Copy the passage of the network QoS text below word for word, from "Network QoS Techniques" to "TCP/IP's best-effort delivery.".

* **Extracted text**:
►
Network QoS Techniques

The normal behavior of the TCP/IP family of protocols is to give all traffic best-effort delivery service. This works well for the transfer of computer data when the network is moderately loaded. New applications have their own respective requirements for bandwidth, delay, jitter, and packet loss. QoS mechanisms help meet specific application requirements as network load increases, improving on TCP/IP's best-effort delivery.

QoS techniques comprise a mix of classification and handling mechanisms. For the purposes of discussion, these have been grouped into several categories:

• Link-layer QoS techniques— Link-layer, or Layer 2, QoS schemes influence the traffic handling on individual data links. For example, ATM has QoS incorporated into its core architecture. In IEEE 802.1p/Q, bytes are inserted into Ethernet frames that indicate each frame's priority. Ethernet switches can use this priority to decide which frames get switched ahead of others. Both of these schemes help at lower layers, but without some correlation to a higher-layer QoS mechanism, they may provide little value to application users, whose traffic needs to be handled consistently across all the data links in a connection. Cisco Link Fragmentation and Interleaving (LFI) breaks up large packets so that a small voice packet does not get stuck behind a file-transfer packet on a WAN link.
◄
* **Available data**:
►
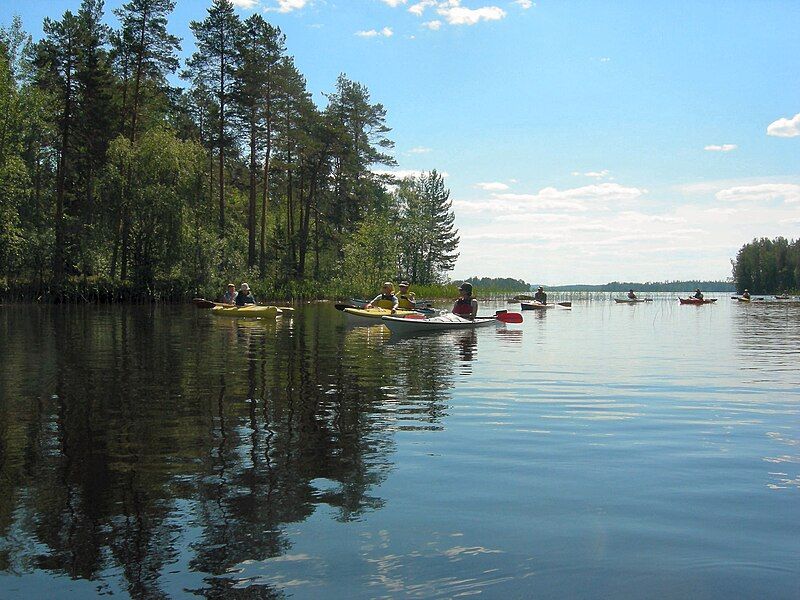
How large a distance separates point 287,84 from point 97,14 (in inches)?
◄
* **Complete answer**:
Network QoS Techniques

The normal behavior of the TCP/IP family of protocols is to give all traffic best-effort delivery service. This works well for the transfer of computer data when the network is moderately loaded. New applications have their own respective requirements for bandwidth, delay, jitter, and packet loss. QoS mechanisms help meet specific application requirements as network load increases, improving on TCP/IP's best-effort delivery.